In the past year, the number of HIV+ people who have suffered with stress and depression has almost doubled, reaching 63.6 per cent compared with 36 per cent in 2007.
The problems that cause stress and depression continue to be the same – financial, unemployment, loneliness, social isolation, and even difficulty in visiting the specialised clinic in Larnaca, the study, conducted by the University of Nicosia found.
Health Minister Michalis Hadjipantelas said treatment of HIV+ people can be compared positively with other European countries, but in Cyprus there still existed a social stigma and prejudice towards them.
Recent events highlight the need for immediate action, he added.
The minister was referring to an incident last Sunday week in which a clinic in Limassol had refused to treat a woman after she told them she was HIV+.
The woman had an external wound that required immediate suturing to stop the bleeding.
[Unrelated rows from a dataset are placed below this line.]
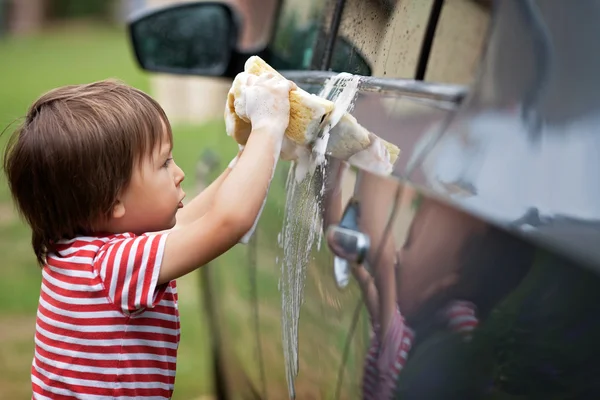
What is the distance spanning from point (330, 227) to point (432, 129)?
40 cm

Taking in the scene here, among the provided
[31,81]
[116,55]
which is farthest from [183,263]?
[116,55]

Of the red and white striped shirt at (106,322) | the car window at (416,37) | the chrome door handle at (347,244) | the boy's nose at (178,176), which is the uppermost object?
the car window at (416,37)

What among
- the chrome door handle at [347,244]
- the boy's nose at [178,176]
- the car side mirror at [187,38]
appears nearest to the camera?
the chrome door handle at [347,244]

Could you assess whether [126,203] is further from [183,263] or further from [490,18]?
[490,18]

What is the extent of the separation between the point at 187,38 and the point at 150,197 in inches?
77.1

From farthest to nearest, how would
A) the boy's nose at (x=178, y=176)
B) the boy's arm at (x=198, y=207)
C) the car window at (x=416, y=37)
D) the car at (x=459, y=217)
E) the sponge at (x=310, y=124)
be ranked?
1. the boy's arm at (x=198, y=207)
2. the boy's nose at (x=178, y=176)
3. the sponge at (x=310, y=124)
4. the car window at (x=416, y=37)
5. the car at (x=459, y=217)

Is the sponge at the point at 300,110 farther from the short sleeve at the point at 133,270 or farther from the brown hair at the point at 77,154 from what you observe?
the short sleeve at the point at 133,270

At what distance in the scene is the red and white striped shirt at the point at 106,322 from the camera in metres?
1.76

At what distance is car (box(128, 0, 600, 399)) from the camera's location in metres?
1.15

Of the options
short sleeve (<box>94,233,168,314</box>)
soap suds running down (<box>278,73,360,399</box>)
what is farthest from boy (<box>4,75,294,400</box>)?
soap suds running down (<box>278,73,360,399</box>)

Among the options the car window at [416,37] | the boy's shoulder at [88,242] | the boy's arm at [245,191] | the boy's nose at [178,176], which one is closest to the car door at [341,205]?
the car window at [416,37]

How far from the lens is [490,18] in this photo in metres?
1.36

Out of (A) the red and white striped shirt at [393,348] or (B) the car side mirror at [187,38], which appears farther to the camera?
(B) the car side mirror at [187,38]

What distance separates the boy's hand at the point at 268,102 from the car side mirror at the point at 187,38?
61.0 inches
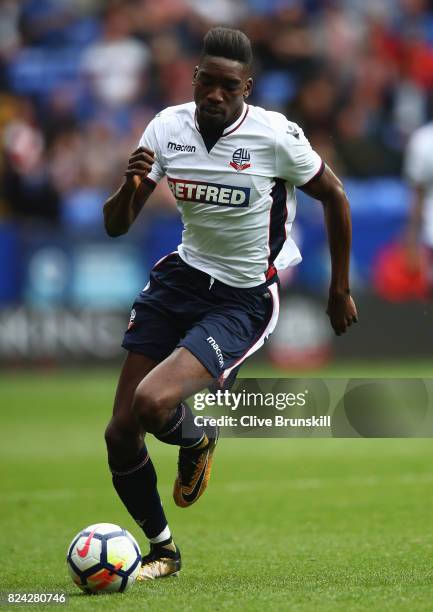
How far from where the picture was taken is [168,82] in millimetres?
17781

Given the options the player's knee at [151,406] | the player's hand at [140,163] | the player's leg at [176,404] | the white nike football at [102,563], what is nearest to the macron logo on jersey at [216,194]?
the player's hand at [140,163]

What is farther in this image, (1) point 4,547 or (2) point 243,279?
(1) point 4,547

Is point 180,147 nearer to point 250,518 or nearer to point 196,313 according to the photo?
point 196,313

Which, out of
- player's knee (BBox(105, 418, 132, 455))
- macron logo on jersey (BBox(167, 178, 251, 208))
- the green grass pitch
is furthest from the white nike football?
macron logo on jersey (BBox(167, 178, 251, 208))

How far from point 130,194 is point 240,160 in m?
0.52

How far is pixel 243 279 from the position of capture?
5883 millimetres

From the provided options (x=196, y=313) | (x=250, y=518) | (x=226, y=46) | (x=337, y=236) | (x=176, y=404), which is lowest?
(x=250, y=518)

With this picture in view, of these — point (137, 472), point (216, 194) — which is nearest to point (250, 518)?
point (137, 472)

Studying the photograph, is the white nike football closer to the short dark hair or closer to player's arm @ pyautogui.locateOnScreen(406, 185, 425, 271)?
the short dark hair

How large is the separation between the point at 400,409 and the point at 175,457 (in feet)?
15.9

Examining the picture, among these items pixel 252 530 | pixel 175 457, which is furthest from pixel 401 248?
pixel 252 530

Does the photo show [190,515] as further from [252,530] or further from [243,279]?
[243,279]

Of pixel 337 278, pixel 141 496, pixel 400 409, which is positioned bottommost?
pixel 141 496

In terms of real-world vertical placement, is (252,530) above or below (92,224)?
below
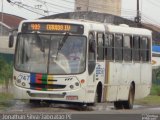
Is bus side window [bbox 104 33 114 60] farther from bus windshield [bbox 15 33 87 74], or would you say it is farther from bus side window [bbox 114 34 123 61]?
bus windshield [bbox 15 33 87 74]

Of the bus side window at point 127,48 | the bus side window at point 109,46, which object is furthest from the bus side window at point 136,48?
the bus side window at point 109,46

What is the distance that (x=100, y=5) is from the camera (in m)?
93.5

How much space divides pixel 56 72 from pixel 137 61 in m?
6.11

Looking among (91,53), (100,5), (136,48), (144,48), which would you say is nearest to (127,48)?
(136,48)

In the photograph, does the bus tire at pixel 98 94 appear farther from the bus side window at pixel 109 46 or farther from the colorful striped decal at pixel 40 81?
the colorful striped decal at pixel 40 81

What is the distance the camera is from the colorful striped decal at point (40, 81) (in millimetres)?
21328

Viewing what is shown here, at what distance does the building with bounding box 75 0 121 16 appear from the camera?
9119 cm

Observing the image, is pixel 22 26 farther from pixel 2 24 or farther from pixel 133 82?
pixel 2 24

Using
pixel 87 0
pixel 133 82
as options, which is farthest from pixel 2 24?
pixel 133 82

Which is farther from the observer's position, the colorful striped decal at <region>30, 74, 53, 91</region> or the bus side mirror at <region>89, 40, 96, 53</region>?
the bus side mirror at <region>89, 40, 96, 53</region>

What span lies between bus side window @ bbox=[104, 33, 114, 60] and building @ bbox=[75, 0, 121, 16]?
66206mm

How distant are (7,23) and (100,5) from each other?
1399 cm

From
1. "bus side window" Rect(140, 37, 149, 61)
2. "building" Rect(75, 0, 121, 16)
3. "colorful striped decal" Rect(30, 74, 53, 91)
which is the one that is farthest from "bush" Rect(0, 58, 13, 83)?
"building" Rect(75, 0, 121, 16)

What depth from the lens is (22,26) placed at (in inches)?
867
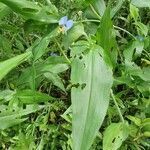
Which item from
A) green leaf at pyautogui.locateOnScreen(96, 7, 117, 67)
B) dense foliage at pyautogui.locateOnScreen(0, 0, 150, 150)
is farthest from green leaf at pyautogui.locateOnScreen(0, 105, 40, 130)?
green leaf at pyautogui.locateOnScreen(96, 7, 117, 67)

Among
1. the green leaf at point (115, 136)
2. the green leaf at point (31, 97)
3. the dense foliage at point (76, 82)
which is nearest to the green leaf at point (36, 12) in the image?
the dense foliage at point (76, 82)

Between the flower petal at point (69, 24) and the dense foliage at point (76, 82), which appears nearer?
the dense foliage at point (76, 82)

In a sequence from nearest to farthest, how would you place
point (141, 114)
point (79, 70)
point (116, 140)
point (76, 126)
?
point (76, 126) < point (79, 70) < point (116, 140) < point (141, 114)

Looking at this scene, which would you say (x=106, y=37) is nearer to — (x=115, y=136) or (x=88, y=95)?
(x=88, y=95)

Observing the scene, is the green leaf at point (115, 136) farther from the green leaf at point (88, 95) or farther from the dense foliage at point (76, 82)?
the green leaf at point (88, 95)

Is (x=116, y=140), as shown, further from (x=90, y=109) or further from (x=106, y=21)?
(x=106, y=21)

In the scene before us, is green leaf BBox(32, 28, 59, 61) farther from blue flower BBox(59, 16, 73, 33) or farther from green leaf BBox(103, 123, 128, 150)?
green leaf BBox(103, 123, 128, 150)

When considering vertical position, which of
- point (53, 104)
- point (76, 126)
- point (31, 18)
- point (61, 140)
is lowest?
point (61, 140)

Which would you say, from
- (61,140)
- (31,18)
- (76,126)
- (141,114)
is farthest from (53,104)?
(76,126)
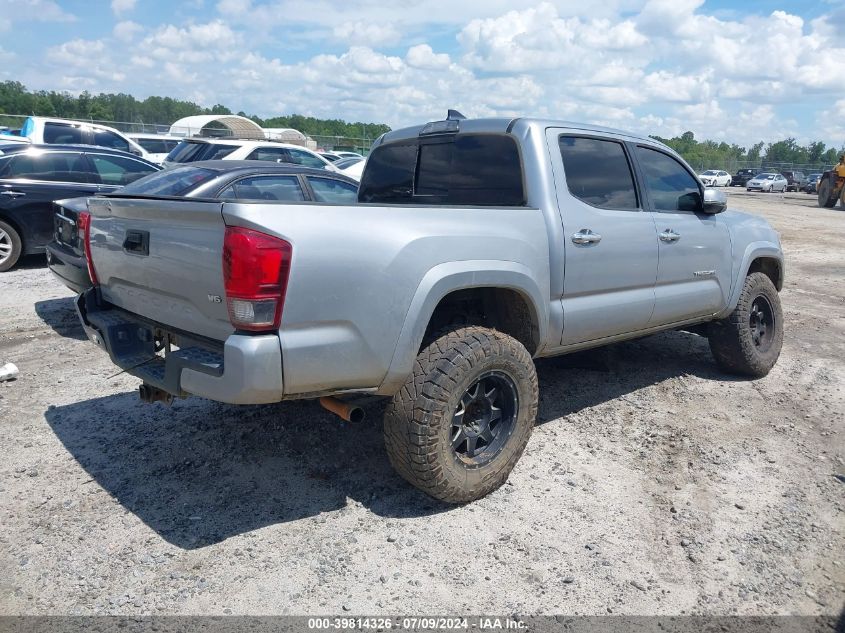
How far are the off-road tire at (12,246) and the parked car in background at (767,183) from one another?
4584 centimetres

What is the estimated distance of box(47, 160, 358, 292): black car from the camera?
629 centimetres

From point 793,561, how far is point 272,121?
7585 centimetres

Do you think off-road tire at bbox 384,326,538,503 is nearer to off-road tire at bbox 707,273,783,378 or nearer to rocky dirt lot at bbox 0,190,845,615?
rocky dirt lot at bbox 0,190,845,615

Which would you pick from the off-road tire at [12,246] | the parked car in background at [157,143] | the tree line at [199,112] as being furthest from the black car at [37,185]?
the tree line at [199,112]

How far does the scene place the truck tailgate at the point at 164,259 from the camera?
2908 millimetres

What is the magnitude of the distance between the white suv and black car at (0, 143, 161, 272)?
118 inches

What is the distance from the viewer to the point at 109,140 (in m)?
14.2

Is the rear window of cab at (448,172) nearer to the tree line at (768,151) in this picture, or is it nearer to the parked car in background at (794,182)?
the parked car in background at (794,182)

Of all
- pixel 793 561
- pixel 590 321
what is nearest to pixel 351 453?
pixel 590 321

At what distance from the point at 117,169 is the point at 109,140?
5513 millimetres

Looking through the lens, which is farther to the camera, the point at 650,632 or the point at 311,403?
the point at 311,403

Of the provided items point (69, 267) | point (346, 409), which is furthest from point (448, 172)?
point (69, 267)

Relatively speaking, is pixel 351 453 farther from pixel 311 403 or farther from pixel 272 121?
pixel 272 121

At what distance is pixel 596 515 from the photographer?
137 inches
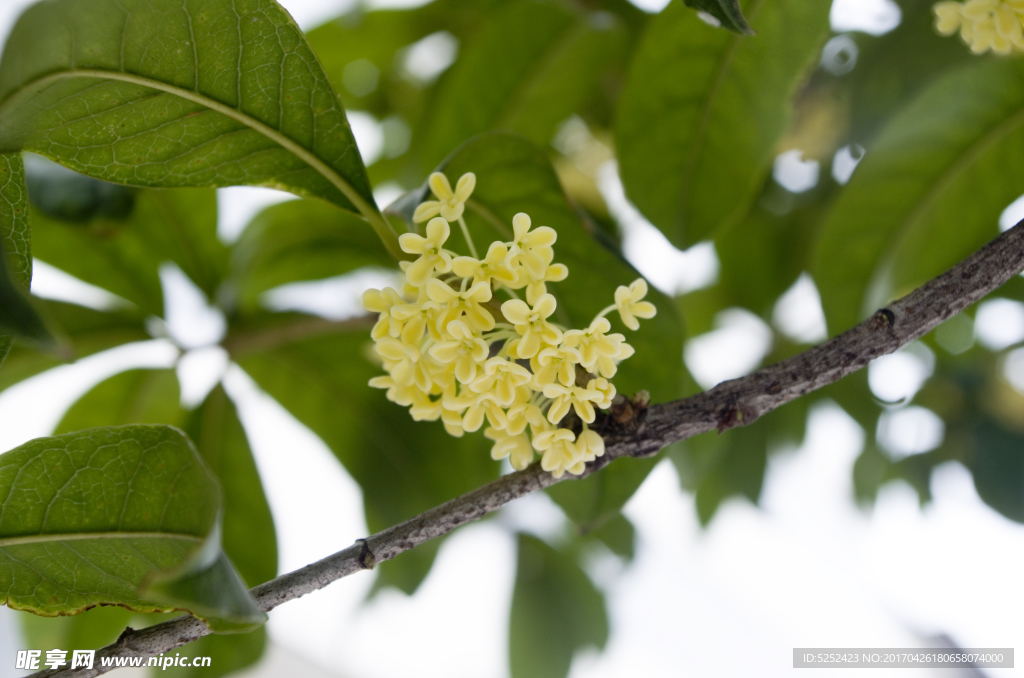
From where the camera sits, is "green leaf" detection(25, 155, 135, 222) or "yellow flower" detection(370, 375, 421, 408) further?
"green leaf" detection(25, 155, 135, 222)

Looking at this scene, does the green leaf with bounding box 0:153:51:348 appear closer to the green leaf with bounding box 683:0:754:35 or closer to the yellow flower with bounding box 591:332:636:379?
the yellow flower with bounding box 591:332:636:379

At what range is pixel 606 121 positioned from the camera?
170 centimetres

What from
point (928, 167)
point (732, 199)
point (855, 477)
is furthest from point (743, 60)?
point (855, 477)

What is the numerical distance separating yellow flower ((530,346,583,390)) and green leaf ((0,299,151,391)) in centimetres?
107

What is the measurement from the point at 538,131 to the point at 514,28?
0.70 ft

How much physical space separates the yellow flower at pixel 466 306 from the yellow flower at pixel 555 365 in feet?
0.18

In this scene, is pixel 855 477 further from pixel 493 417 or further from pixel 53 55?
pixel 53 55

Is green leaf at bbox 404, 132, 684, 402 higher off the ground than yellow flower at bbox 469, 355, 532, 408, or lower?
higher

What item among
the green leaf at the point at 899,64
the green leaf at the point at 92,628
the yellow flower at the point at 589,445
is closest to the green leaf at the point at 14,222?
the yellow flower at the point at 589,445

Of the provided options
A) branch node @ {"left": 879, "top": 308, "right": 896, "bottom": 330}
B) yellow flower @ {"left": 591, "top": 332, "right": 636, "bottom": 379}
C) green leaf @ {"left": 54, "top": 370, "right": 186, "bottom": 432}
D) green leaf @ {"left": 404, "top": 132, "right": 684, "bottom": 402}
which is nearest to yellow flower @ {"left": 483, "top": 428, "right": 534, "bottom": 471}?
yellow flower @ {"left": 591, "top": 332, "right": 636, "bottom": 379}

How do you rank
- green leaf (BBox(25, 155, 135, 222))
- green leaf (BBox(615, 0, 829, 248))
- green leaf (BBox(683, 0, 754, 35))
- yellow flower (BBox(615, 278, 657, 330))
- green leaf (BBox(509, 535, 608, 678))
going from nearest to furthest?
green leaf (BBox(683, 0, 754, 35)) → yellow flower (BBox(615, 278, 657, 330)) → green leaf (BBox(615, 0, 829, 248)) → green leaf (BBox(25, 155, 135, 222)) → green leaf (BBox(509, 535, 608, 678))

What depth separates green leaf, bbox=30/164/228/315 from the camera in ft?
4.42

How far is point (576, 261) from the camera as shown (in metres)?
0.85

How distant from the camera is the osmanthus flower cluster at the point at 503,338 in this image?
0.60m
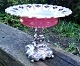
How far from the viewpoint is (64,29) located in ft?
14.7

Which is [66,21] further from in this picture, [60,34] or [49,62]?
[49,62]

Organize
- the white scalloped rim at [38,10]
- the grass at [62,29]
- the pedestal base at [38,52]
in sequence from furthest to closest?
the grass at [62,29] → the pedestal base at [38,52] → the white scalloped rim at [38,10]

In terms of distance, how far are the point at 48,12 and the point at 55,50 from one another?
1.72ft

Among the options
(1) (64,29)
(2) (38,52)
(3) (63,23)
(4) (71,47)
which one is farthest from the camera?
(3) (63,23)

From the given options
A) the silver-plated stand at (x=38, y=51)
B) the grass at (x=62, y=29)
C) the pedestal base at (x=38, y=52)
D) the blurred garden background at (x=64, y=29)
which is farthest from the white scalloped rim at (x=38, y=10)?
the grass at (x=62, y=29)

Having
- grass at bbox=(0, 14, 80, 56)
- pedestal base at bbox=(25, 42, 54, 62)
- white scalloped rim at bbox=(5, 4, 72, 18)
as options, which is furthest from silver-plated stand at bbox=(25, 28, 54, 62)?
grass at bbox=(0, 14, 80, 56)

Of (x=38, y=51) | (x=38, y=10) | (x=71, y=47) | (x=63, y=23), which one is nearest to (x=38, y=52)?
(x=38, y=51)

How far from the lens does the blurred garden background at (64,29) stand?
153 inches

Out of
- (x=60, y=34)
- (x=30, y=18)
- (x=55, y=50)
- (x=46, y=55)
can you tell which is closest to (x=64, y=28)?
(x=60, y=34)

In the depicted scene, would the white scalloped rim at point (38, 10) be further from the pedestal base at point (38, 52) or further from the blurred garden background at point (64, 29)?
the blurred garden background at point (64, 29)

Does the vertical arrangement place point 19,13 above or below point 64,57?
above

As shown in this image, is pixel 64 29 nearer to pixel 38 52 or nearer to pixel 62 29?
pixel 62 29

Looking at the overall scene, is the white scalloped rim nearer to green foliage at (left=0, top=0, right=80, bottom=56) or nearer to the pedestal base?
the pedestal base

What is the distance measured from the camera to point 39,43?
260cm
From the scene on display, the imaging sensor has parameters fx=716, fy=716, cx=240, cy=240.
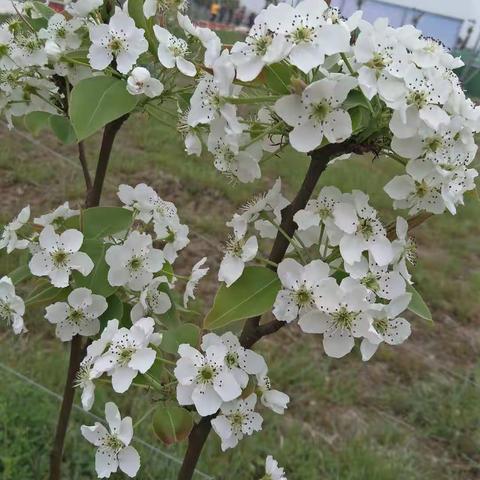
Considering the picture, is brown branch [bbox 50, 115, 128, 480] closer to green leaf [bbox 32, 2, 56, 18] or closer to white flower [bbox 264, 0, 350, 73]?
green leaf [bbox 32, 2, 56, 18]

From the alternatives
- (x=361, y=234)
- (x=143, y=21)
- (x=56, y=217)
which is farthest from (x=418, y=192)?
(x=56, y=217)

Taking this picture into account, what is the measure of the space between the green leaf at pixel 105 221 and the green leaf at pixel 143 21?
0.70 feet

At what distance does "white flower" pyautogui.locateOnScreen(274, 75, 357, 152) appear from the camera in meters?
0.66

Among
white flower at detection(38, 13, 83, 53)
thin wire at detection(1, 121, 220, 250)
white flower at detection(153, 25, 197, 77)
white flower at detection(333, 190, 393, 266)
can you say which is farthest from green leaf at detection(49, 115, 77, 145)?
thin wire at detection(1, 121, 220, 250)

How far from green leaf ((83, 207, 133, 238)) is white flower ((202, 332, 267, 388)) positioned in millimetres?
243

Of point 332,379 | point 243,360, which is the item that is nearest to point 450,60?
→ point 243,360

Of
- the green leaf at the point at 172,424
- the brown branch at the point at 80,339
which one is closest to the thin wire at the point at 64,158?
the brown branch at the point at 80,339

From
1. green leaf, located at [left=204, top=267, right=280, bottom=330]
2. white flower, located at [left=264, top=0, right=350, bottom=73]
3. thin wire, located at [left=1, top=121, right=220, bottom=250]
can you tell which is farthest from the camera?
thin wire, located at [left=1, top=121, right=220, bottom=250]

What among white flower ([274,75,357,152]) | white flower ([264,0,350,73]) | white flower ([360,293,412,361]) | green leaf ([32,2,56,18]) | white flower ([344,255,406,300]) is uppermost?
white flower ([264,0,350,73])

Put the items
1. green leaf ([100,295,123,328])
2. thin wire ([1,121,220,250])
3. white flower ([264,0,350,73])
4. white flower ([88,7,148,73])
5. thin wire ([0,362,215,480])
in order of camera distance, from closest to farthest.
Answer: white flower ([264,0,350,73]) < white flower ([88,7,148,73]) < green leaf ([100,295,123,328]) < thin wire ([0,362,215,480]) < thin wire ([1,121,220,250])

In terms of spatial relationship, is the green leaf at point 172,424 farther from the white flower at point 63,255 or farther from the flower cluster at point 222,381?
the white flower at point 63,255

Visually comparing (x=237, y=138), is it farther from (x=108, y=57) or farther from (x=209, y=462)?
(x=209, y=462)

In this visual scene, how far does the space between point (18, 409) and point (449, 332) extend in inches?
69.3

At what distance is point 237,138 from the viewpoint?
737mm
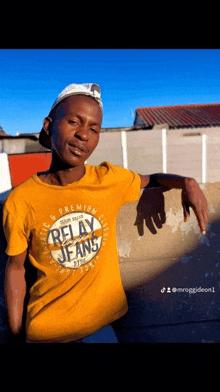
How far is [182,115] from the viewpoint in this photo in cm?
1140

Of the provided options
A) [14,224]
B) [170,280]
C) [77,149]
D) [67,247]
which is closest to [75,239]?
[67,247]

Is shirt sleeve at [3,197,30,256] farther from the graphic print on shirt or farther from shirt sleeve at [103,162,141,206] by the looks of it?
shirt sleeve at [103,162,141,206]

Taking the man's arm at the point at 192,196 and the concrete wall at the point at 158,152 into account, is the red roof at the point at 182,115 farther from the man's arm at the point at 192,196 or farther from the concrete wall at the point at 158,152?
the man's arm at the point at 192,196

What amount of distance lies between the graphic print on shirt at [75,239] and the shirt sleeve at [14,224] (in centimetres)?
12

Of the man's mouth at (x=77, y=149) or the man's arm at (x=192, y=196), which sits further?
the man's arm at (x=192, y=196)

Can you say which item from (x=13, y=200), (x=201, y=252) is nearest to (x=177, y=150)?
(x=201, y=252)

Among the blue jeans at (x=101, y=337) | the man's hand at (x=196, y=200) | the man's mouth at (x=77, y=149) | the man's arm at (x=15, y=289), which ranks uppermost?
the man's mouth at (x=77, y=149)

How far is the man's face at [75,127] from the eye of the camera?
0.96 meters

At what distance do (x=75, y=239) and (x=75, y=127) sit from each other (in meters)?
0.49

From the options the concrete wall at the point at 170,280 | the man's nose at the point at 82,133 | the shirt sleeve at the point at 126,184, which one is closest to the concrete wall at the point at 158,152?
the concrete wall at the point at 170,280

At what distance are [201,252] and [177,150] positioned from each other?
24.1ft

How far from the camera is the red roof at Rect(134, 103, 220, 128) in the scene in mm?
9750

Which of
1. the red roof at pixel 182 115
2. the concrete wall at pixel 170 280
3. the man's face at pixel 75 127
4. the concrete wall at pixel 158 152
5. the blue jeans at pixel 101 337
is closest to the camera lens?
the man's face at pixel 75 127

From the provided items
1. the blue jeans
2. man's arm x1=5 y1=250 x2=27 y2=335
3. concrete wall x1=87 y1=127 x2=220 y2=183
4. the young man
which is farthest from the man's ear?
concrete wall x1=87 y1=127 x2=220 y2=183
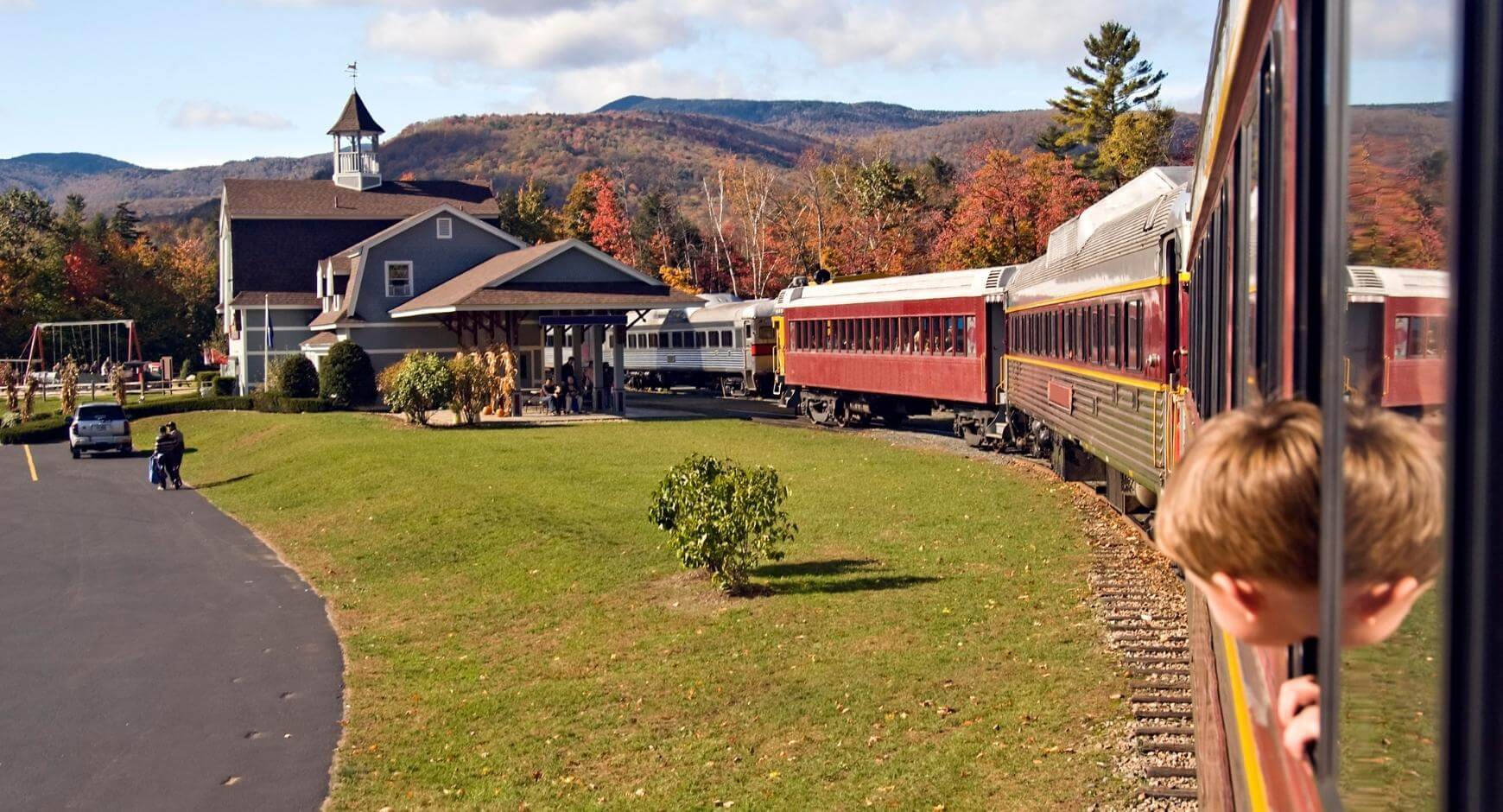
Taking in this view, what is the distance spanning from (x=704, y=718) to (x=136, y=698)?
17.4 ft

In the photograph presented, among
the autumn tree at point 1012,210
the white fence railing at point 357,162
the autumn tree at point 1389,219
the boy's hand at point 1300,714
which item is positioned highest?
the white fence railing at point 357,162

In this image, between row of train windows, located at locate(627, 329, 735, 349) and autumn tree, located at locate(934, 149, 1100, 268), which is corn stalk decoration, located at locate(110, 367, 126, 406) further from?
autumn tree, located at locate(934, 149, 1100, 268)

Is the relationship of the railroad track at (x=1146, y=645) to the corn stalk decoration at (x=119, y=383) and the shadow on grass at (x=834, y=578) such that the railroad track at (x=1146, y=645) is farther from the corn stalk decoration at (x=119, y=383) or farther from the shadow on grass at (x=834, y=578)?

When she told doctors she had HIV, she was told that they could not treat her, and she was advised, in a degrading way, to go to the Larnaca hospital, which houses the Grigorios clinic for people who are HIV+.
The woman was eventually treated by a private doctor called by her family.
HIV+ people also want a raise to their €300 monthly allowance by a further €200 to €300. The allowance was only granted to them in 2018 after a campaign by daily Politis. They also want legal protection when seeking work, training, and education of health professionals in the public and private sectors relating to HIV/Aids, and upgrading the services provided by the Grigorios clinic, including an increase in doctors and nursing staff.
The survey focused on 19 areas like housing, revenues, substance use, stress, depression, love life and companionship, self-confidence, equal opportunities in employment, relations with doctors, family, and friends, and so on.
Fifty-two per cent of participants said they have used substances at least once in the past while half of them said they have used in the last 12 months. Sixteen per cent said they face some form of addiction problem.
On the plus side, 97.4 per cent of participants said they regularly receive their meds while 81.8 per cent know that the virus could be undetectable but could still be transmitted.
Eight per cent said they always reveal their status to their partners while 53.8 per cent said they do sometimes.
Close to 38 per cent said they had steady partners and two-thirds of those have shared their status with them.
The big majority of participants, 85.7 per cent, said they were gay, which was another social stigma they had to carry apart from HIV/Aids.